For What It’s Worth

Assumptions can be wrong

Interesting what can happen sometimes when assumptions are made.

Last week, for example, drug agents swarmed onto a property in Union County, Illinois, expecting to find a meth operation. Instead, they discovered a man’s hobby of making homemade maple syrup.

Resident Laura Benson told a TV station reporter that the drug agents acted on a report of a meth lab on the Bensons’ property. Why would the agents have such a report? Apparently, Benson suggests, because of an assumption. “I think my neighbors on their way to church see the buckets and stuff and think we’ve got a meth operation going on here,” she said.

The “buckets and stuff” are used to extract the sap from the maple trees and turn it into maple syrup, a hobby Benson’s husband has enjoyed for the past five years. She explained this to the drug agents and gave them a sample of her husband’s syrup for their enjoyment.

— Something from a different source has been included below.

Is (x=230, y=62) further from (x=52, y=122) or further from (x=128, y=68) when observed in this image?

You might say this wrong assumption had a sweet ending, but things were a bit stickier for an elderly woman in Riviera Beach, Florida, when police raided her home in search of drugs and left the house with considerable damage.

The raid by Riviera Beach police occurred about 1 p.m. Dec. 18 at the home of a 90-year-old woman, who has lived at the residence for 25 years. She said she was sleeping and was awakened by a loud noise, “like a bomb or something.”

Windows were broken out, a door broken, and marks inside the house suggest a flash-bang device has been set off. The woman said she didn’t know how police got in, but she found them in her house talking about drugs. Police searched the house using drug-sniffing dogs but found nothing.

As with many TV new reports, the story reporting on the incident was short on information. It reported that police said they obtained a search warrant based on evidence of criminal activity at the house, but didn’t give any detail on what the alleged activity was. Nor did it indicate if police knocked before smashing through the door and setting off a flash-bang device. Police said the search warrant was executed at the correct address and, while the woman may not have had any knowledge of drugs being sold from her house, that didn’t mean the criminal activity didn’t happen.

However, the TV news report says, the police department since has done some temporary repairs and agreed to pay for new windows and door. The door is to be replaced this week and the new windows in place by Feb. 28.

At times, things are not as they may appear to be or we assume them to be; and, when we act on the basis of appearances or assumption, the results may not be what is intended. While the outcome may be maple syrup, we risk something more serious happening.